┌──

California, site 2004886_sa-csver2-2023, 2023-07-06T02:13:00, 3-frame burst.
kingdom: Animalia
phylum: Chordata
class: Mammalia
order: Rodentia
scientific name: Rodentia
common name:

└──

▶ _TASK DESCRIPTION_
Print all the data above word for word.

▶ _OUTPUT OF THE EXERCISE_
California, site 2004886_sa-csver2-2023, 2023-07-06T02:13:00, 3-frame burst.
kingdom: Animalia
phylum: Chordata
class: Mammalia
order: Rodentia
scientific name: Rodentia
common name:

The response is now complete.